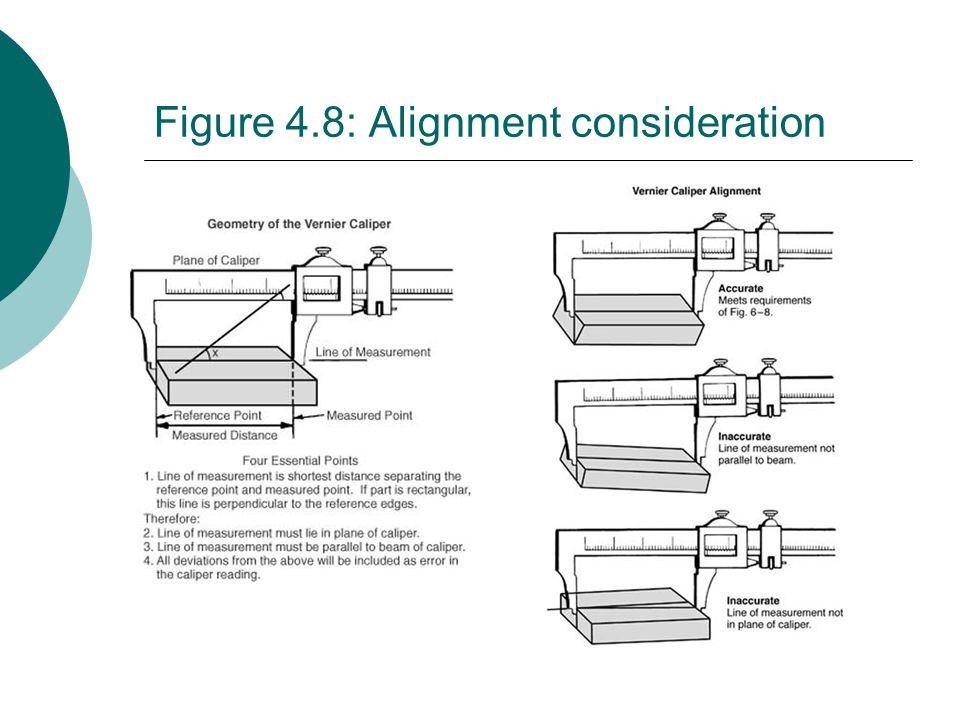 Figure 4.8: Alignment consideration

Geometry of the Vernier Caliper

Plane of Caliper

X

Line of Measurement

Reference Point

Measured Point

Measured Distance

Four Essential Points

1. Line of measurement is shortest distance separating the reference point and measured point. If part is rectangular, this line is perpendicular to the reference edges.

Therefore:

2. Line of measurement must lie in plane of caliper.

3. Line of measurement must be parallel to beam of caliper.

4. All deviations from the above will be included as error in the caliper reading.

Vernier Caliper Alignment

Accurate
Meets requirements of Fig. 6–8.

Inaccurate
Line of measurement not parallel to beam.

Inaccurate
Line of measurement not in plane of caliper.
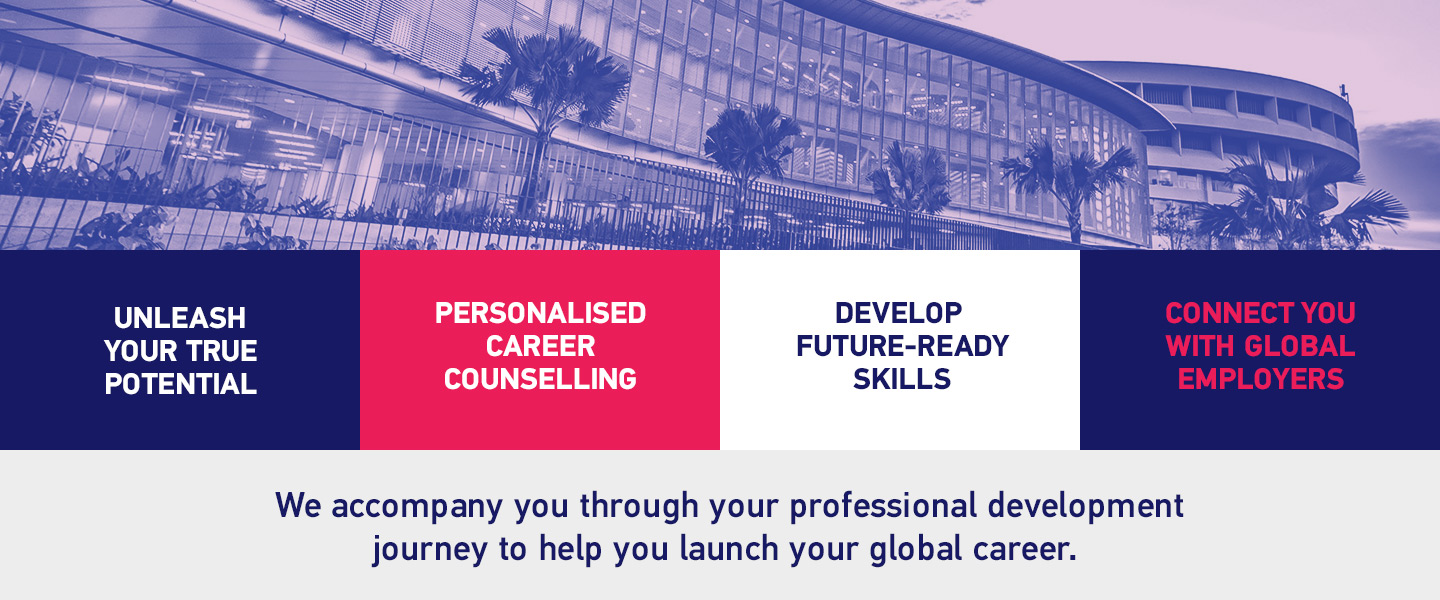 UNLEASH YOUR TRUE POTENTIAL

PERSONALISED CAREER COUNSELLING

DEVELOP FUTURE-READY SKILLS

CONNECT YOU WITH GLOBAL EMPLOYERS

We accompany you through your professional development journey to help you launch your global career.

_____

Work to complete » Please copy nothing but the lines from the one that holds "CONNECT YOU WITH GLOBAL EMPLOYERS" through the last line of the material above, exactly as written.

Solution for this problem »
CONNECT YOU WITH GLOBAL EMPLOYERS

We accompany you through your professional development journey to help you launch your global career.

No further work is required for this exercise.